One of the most public marriages in New York City is now undergoing a very public separation.

Almost as if they were launching a political campaign or a major policy initiative, Bill de Blasio and Chirlane McCray gave an exclusive interview to The New York Times to put a positive spin on what most couples would consider to be sad news: They’re breaking up.

“You can feel when things are off,” de Blasio told The Times’ Matt Flegenheimer, “and you don’t want to live that way."

A colleague summed up the surprising developments in an email to me on Wednesday morning: “Them separating seemed impossible to me BUT them separating by saying they’ll live together, date other people, and announcing it in a three-hour interview with Matt Flegenheimer that includes de Blasio singing to him at the end is actually the most de Blasio thing I can imagine.”
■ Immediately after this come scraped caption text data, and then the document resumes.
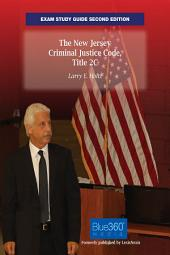The New Jersey Criminal Justice Code, Title 2C: Exam Study Guide, Second Edition: Edition 2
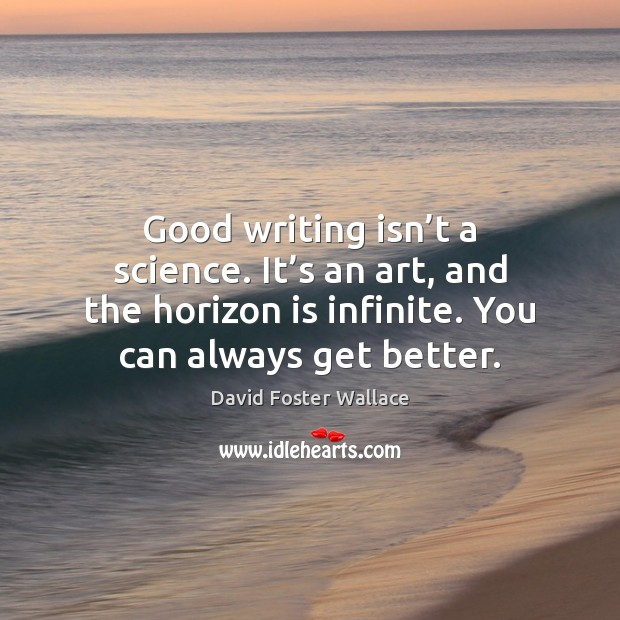 Good writing isn't a science. It's an art, and the David Foster Wallace Picture Quote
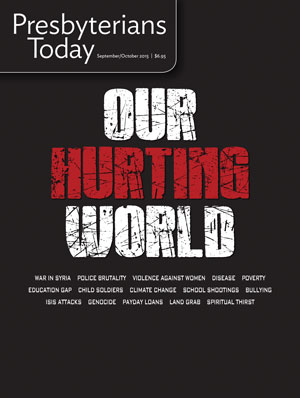 Presbyterians Today Healing a hurting world September/October 2015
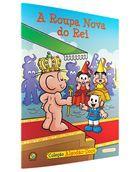A Roupa Nova do Rei - Coleção Turma da Mônica Algodão Doce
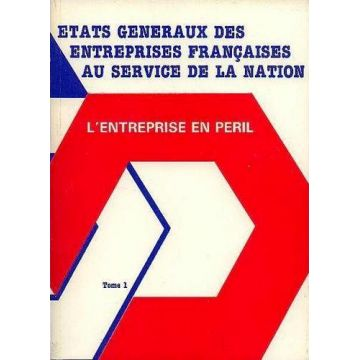 États généraux des entreprises françaises au service de la Nation - L'entreprise en péril - 2 tomes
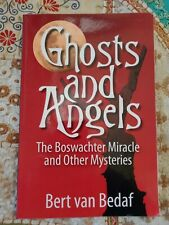 Ghosts & Angels The Boswachter Miracle & Other Mysteries by Bert van Bedaf 2010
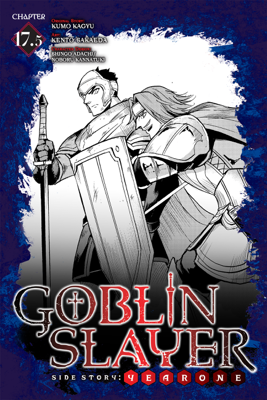 Goblin Slayer Side Story: Year One, Chapter 17.5 - Kumo Kagyu & Kento Sakaeda book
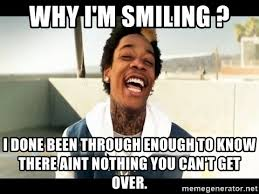 Roll Up Meme - why i m smiling i done been through enough to know there aint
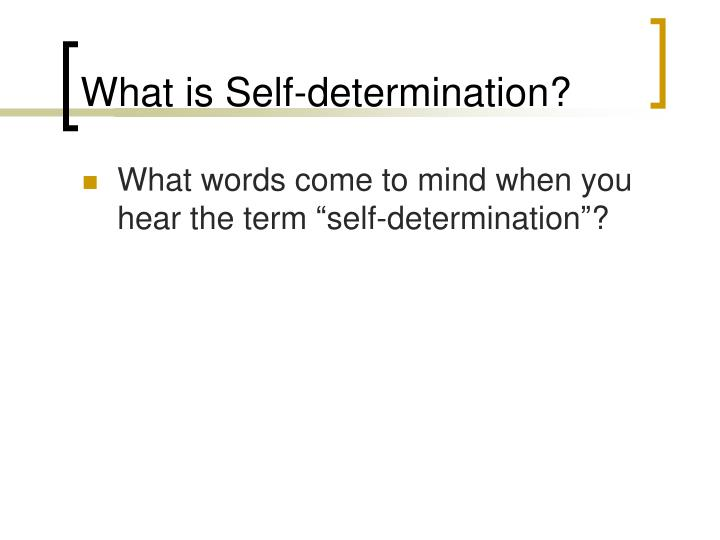What is Self-determination?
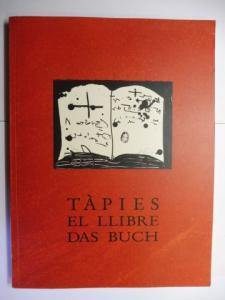 Bärmann, Matthias, Antoni Tapies Gert Fischer u. a.: TAPIES * - EL LLIBRE - DAS BUCH *.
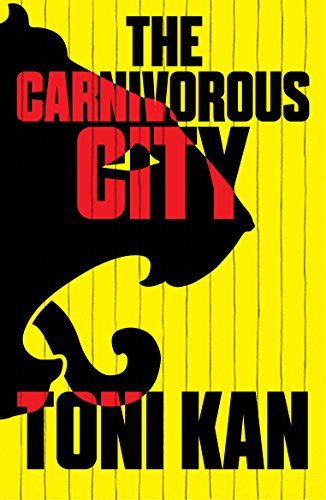 The Carnivorous City (English Edition)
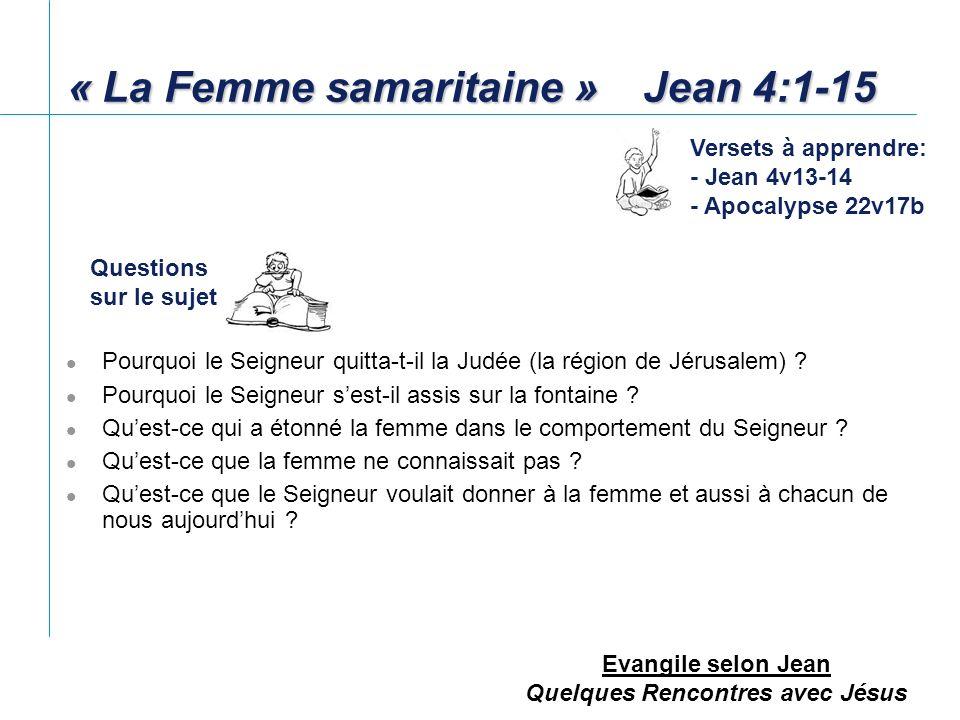 « La Femme samaritaine » Jean 4:1-15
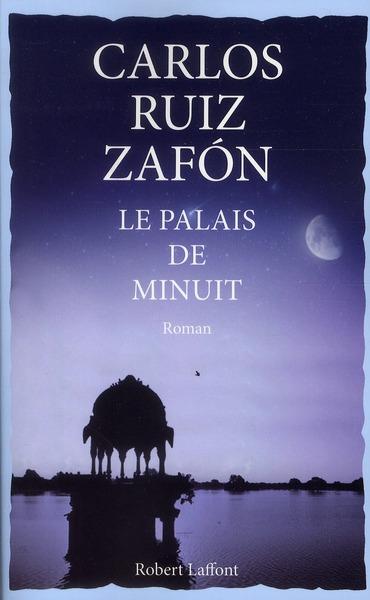 LE PALAIS DE MINUIT - VOLUME 0 RUIZ ZAFON CARLOS ROBERT LAFFONT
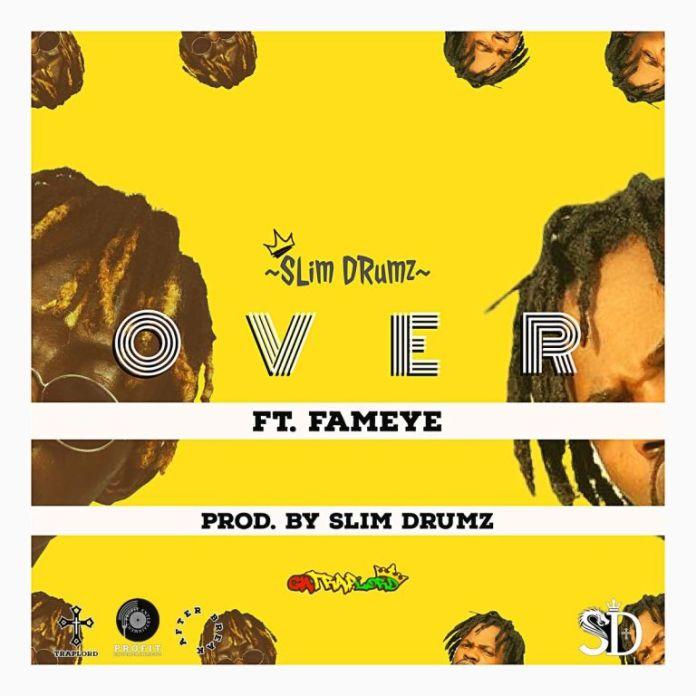 Slim Drumz – Over Ft Fameye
While we almost never know what goes on behind closed doors, the “Bill and Chirlane” show was largely a political hit that helped de Blasio get elected mayor. McCray was a prominent part of many of de Blasio’s mayoral press conferences for much of his eight years. Depending on where you sat, the mayor’s very-effusive and very-public dotings toward his wife were either extremely romantic, or a little TMI and gushily over the top. Either way, it was an emotional sea-change from Michael Bloomberg, who seemed pretty unsentimental despite being born on Valentine’s Day, or Rudy Giuliani, who suddenly announced he was getting divorced in a mayoral press conference.

Bill and Chirlane were very 21st Century New York; bi-racial, hip and living in Park Slope with two kids. But somewhere along the political line, things clearly got tough for them, and they wanted a big change.

So how to tell people? The plan to do an end-run around the New York tabloids was also a classic de Blasio move that got a classic de Blasio result. In Thursday’s papers, The Times placed its major scoop on page 21. The News? Page 3. And it was a screaming front-page story in the New York Post with an accompanying rabid Andrea Peyser column in which she dubbed the couple “freaks” and called de Blasio “Gotham’s worst-ever leader.” (I guess she never covered Jimmy Walker or Abe Beame.)

Despite the couple’s Panglossian take on things, it’s a sad end to a political era that already seems like ancient history.  Putting a marriage through the political wringer can be a tough process. Resist rolling your eyes and give them a break.